Friday, December 21, 2012

The Life and Times of Madeleine L'Engle


Bookforum takes a look at the life of the A Wrinkle in Time author.

From the piece...


This is no tell-all: Published by Farrar, Straus & Giroux, L’Engle’s longtime home, and featuring several of her editors and publicists, the book has the feel of a Festschrift—a celebratory volume in honor of one of the house’s most beloved writers. (There is also a sense that certain scores are being settled: A number of the interviewees disparage a profile of L’Engle by Cynthia Zarin published in the New Yorker several years ago, which repeated rumors that L’Engle’s husband had been unfaithful.) The L’Engle depicted here is stern but mostly loving, with a thousand endearing quirks and a bold and unorthodox creativity. Her writing studio at one point contained a desk and an electric keyboard, set up with her chair in between them, so that when she got stuck on a book she could swivel around and practice piano to loosen herself up. (She believed that the fingers, like the brain, can think.) Her early modesty—when she and her husband, Hugh Franklin, decided to give up their acting careers and move to Goshen, Connecticut, they bought the local general store and she was known to all as “the grocer’s wife”—ultimately turned into a confidence bordering on arrogance. She was given to dramatic gestures, once threatening to cancel a tour when a bookstore belonging to a beloved friend was left out. Unable to attend a play in which her adult granddaughter was performing, she sent a fur coat as a gift instead.

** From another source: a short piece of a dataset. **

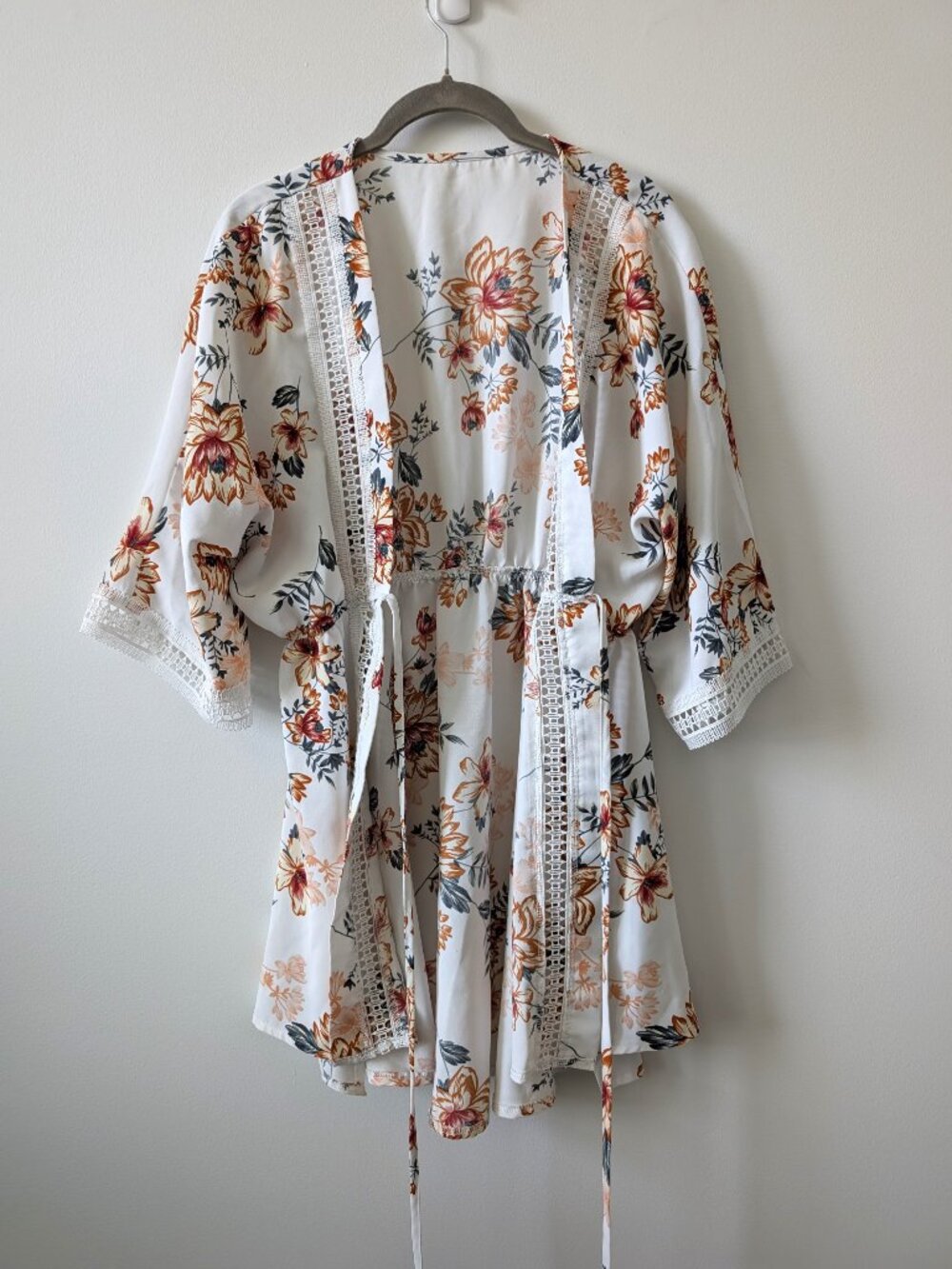 EMERY ROSE Floral Kimono Duster | Small - Picture 2 of 10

She also was passionately religious, a practicing Episcopalian who served for several decades as the house librarian at the Cathedral of Saint John the Divine. One of Marcus’s interviewees recalls glancing at L’Engle’s notebook during a meeting to discover that she was writing a prayer. Another person calls her the greatest preacher he had ever heard. Her piety should not come as a surprise: A Wrinkle in Time is a fairly obvious allegory of the struggle between good and evil, and the Austin chronicles allude often to the family’s Christianity. One of L’Engle’s editors muses that her books always reflected “her very deep faith . . . embedded in a great story with great characters,” but the reverse can also be true: L’Engle’s characters are embedded in her faith, which is the real raison d’ĂȘtre of her novels. She liked to speak of her writing as an “incarnational act,” an inseparable part of her religious life.